Here’s a complete pipeline demonstrating WER calculation and filtering:

1from nemo_curator.pipeline import Pipeline
2from nemo_curator.backends.xenna import XennaExecutor
3from nemo_curator.stages.audio.datasets.fleurs.create_initial_manifest import CreateInitialManifestFleursStage
4from nemo_curator.stages.audio.inference.asr_nemo import InferenceAsrNemoStage
5from nemo_curator.stages.audio.metrics.get_wer import GetPairwiseWerStage
6from nemo_curator.stages.audio.common import PreserveByValueStage
7from nemo_curator.stages.audio.io.convert import AudioToDocumentStage
8from nemo_curator.stages.text.io.writer import JsonlWriter
9from nemo_curator.stages.resources import Resources
10
11# Create WER filtering pipeline
12pipeline = Pipeline(name="wer_filtering")
13
14# 1. Load audio data with ground truth transcriptions
15pipeline.add_stage(CreateInitialManifestFleursStage(
16 lang="en_us",
17 split="validation",
18 raw_data_dir="./audio_data"
19).with_(batch_size=8))
20
21# 2. Run ASR inference to generate predictions
22pipeline.add_stage(InferenceAsrNemoStage(
23 model_name="nvidia/stt_en_fastconformer_hybrid_large_pc",
24 pred_text_key="pred_text"
25).with_(resources=Resources(gpus=1.0)))
26
27# 3. Calculate WER
28pipeline.add_stage(GetPairwiseWerStage(
29 text_key="text",
30 pred_text_key="pred_text",
31 wer_key="wer"
32))
33
34# 4. Filter by WER threshold (keep WER ≤ 30%)
35pipeline.add_stage(PreserveByValueStage(
36 input_value_key="wer",
37 target_value=30.0,
38 operator="le"
39))
40
41# 5. Export filtered results
42pipeline.add_stage(AudioToDocumentStage())

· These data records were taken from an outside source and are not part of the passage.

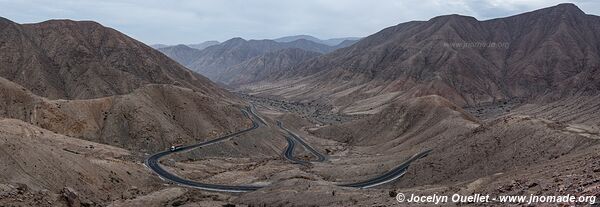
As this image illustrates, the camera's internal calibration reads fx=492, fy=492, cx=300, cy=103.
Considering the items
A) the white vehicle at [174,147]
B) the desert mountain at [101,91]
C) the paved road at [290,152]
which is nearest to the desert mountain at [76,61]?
the desert mountain at [101,91]

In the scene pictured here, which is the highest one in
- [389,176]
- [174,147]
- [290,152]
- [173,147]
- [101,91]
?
[101,91]

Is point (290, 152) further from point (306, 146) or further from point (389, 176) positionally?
point (389, 176)

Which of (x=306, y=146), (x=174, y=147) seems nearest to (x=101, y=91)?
(x=174, y=147)

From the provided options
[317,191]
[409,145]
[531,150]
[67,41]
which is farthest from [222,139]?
[67,41]

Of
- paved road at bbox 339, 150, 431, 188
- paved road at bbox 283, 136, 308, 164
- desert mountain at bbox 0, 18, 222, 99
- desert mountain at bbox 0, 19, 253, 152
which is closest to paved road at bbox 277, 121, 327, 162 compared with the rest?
paved road at bbox 283, 136, 308, 164

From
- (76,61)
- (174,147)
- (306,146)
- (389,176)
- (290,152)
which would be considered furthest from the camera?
(76,61)

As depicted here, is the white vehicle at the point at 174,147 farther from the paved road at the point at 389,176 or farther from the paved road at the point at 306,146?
the paved road at the point at 389,176

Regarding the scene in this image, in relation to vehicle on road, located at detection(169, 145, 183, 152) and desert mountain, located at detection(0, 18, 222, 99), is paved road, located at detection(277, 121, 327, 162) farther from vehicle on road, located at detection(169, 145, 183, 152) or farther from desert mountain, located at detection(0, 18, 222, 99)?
desert mountain, located at detection(0, 18, 222, 99)

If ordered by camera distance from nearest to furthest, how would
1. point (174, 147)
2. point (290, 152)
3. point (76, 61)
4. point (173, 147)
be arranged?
point (173, 147) < point (174, 147) < point (290, 152) < point (76, 61)

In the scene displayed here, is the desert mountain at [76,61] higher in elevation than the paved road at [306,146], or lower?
higher
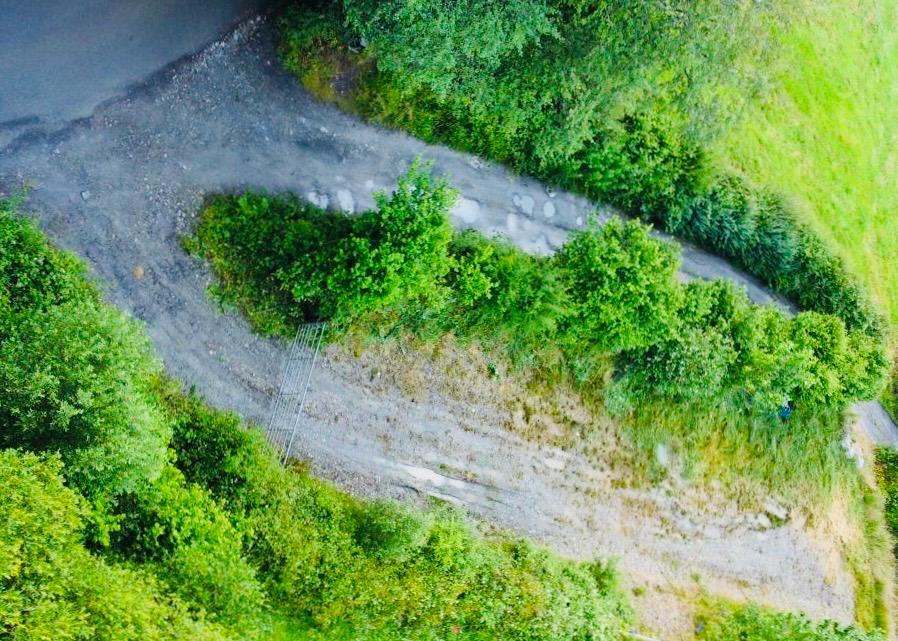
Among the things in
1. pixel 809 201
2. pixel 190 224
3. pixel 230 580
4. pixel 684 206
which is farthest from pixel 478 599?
pixel 809 201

43pipeline.add_stage(JsonlWriter(path="./filtered_audio"))
44
45# Execute pipeline
46executor = XennaExecutor()
47pipeline.run(executor)

Best Practices

  • Start with lenient thresholds: Begin with higher WER thresholds (for example, 50%) and progressively tighten based on dataset size and quality requirements.

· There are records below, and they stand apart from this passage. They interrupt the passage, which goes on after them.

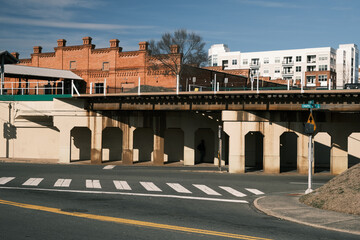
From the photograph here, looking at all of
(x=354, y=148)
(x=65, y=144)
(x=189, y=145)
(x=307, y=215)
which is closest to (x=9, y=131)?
(x=65, y=144)

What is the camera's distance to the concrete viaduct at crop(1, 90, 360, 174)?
113 feet

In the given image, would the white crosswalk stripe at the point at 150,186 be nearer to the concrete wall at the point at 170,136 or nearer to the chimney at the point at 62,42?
the concrete wall at the point at 170,136

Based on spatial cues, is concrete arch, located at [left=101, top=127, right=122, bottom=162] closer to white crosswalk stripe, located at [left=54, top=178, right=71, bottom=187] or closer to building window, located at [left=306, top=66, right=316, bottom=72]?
white crosswalk stripe, located at [left=54, top=178, right=71, bottom=187]

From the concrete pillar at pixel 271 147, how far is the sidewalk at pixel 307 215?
Result: 15296 mm

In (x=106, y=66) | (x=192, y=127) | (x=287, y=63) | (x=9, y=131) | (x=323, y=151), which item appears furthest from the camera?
(x=287, y=63)

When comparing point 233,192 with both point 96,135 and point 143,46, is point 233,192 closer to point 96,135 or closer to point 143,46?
point 96,135

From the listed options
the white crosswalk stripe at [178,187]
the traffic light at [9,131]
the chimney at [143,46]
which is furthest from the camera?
the chimney at [143,46]

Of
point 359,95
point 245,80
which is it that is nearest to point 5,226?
point 359,95

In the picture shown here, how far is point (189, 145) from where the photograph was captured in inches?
1663

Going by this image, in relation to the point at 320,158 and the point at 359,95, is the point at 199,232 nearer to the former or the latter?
the point at 359,95

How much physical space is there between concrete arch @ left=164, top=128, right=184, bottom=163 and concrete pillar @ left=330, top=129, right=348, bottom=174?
16839mm

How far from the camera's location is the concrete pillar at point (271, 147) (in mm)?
34781

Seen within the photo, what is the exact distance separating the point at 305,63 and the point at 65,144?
90.9 metres

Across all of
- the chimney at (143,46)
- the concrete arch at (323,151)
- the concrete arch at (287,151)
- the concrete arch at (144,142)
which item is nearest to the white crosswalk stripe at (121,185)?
the concrete arch at (144,142)
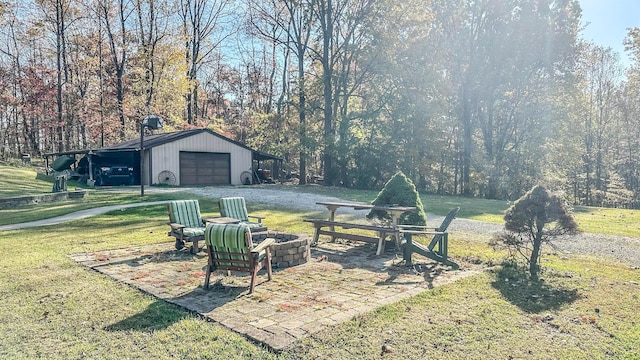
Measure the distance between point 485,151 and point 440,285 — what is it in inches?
921

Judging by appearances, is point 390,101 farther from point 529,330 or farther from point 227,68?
point 529,330

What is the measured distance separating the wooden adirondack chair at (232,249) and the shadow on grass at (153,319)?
0.75m

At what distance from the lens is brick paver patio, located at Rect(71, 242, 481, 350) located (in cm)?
402

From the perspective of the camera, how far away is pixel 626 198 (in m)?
25.4

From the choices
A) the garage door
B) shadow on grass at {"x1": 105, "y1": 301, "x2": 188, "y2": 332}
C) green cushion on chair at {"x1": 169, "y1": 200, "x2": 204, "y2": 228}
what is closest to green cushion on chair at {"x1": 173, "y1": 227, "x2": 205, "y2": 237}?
green cushion on chair at {"x1": 169, "y1": 200, "x2": 204, "y2": 228}

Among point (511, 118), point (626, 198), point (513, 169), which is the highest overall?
point (511, 118)

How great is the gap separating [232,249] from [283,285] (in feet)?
2.75

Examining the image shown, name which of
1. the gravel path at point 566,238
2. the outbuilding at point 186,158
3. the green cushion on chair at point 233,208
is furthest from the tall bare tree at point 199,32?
the green cushion on chair at point 233,208

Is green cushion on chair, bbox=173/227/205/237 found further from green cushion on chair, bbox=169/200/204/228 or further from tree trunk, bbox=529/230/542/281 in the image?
tree trunk, bbox=529/230/542/281

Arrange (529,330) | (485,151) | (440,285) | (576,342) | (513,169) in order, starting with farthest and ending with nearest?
(485,151) < (513,169) < (440,285) < (529,330) < (576,342)

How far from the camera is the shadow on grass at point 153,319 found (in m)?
3.87

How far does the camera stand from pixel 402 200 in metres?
8.02

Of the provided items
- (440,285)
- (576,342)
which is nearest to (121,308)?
(440,285)

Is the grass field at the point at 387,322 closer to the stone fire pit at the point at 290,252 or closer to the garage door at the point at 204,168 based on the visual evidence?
the stone fire pit at the point at 290,252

  • Consider domain characteristics: Adjust thresholds based on speech type (conversational compared to broadcast compared to read speech).
  • Analyze before filtering: Export WER distributions to understand your data before applying aggressive filters.
  • Balance quality and quantity: Stricter thresholds improve data quality but reduce dataset size; find the right balance for your use case.
  • Check ASR model: Ensure your ASR model is appropriate for the language and domain before using WER for filtering.